• **Document**:
+===+
Okay fellas, let’s be honest. Before you had a kid, when you first noticed an attractive woman, you probably weren’t thinking, “Would she make a good mom?” That question might have arisen somewhere in the back of your medulla oblongata, but it wasn’t in the top 500 things you would think about when you first felt intoxicated by her scent.
But when you become a father, if you really fall head over heels with the baby, you begin to appreciate the woman with whom you share the awesome responsibility of parenting in an entirely new light.
I watch through bleary eyes as Michelle wakes up at 90-minute intervals night after night. How rather than drag her body like a burlap sack full of marbles the way I do, she springs from the bed at Lev’s slightest whimper. She holds him for hours, smiling and laughing, caressing him, with a love that is overflowing and endlessly energizes her. Yes, she gets tired, but she places Lev’s needs far above her own. She never complains or suggests we leave him on someone’s doorstep.
As I observe her selfless way of caring for him, I see that Lev has been teaching her what love means. I watch from the sidelines as my infant son blows Michelle’s heart and mind wide open, creating new horizons of sensitivity and patience. It’s like one of those dreams where suddenly the house you live in has a new room and you wander through it, exploring it with a sense of ether and amazement. He has set us both off on that dreamlike expansion of the arteries and aeries that surround the human heart.
+===+
• **Raw data**:

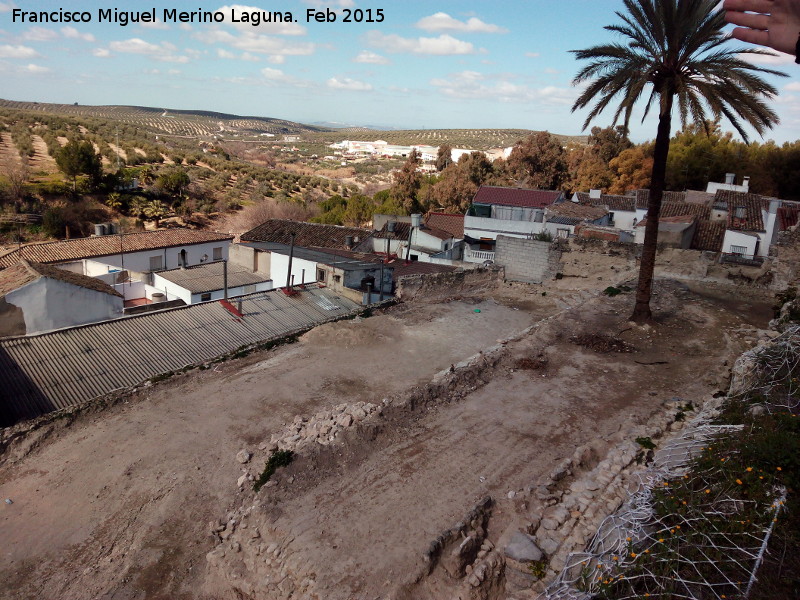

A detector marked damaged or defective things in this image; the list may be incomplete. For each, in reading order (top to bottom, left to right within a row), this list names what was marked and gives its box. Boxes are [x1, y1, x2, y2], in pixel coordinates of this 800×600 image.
+===+
• **Task requirements**: Print the passage of the fatherhood essay word for word, from "But when you" up to and including "on someone’s doorstep.".

• **Solution below**:
But when you become a father, if you really fall head over heels with the baby, you begin to appreciate the woman with whom you share the awesome responsibility of parenting in an entirely new light.
I watch through bleary eyes as Michelle wakes up at 90-minute intervals night after night. How rather than drag her body like a burlap sack full of marbles the way I do, she springs from the bed at Lev’s slightest whimper. She holds him for hours, smiling and laughing, caressing him, with a love that is overflowing and endlessly energizes her. Yes, she gets tired, but she places Lev’s needs far above her own. She never complains or suggests we leave him on someone’s doorstep.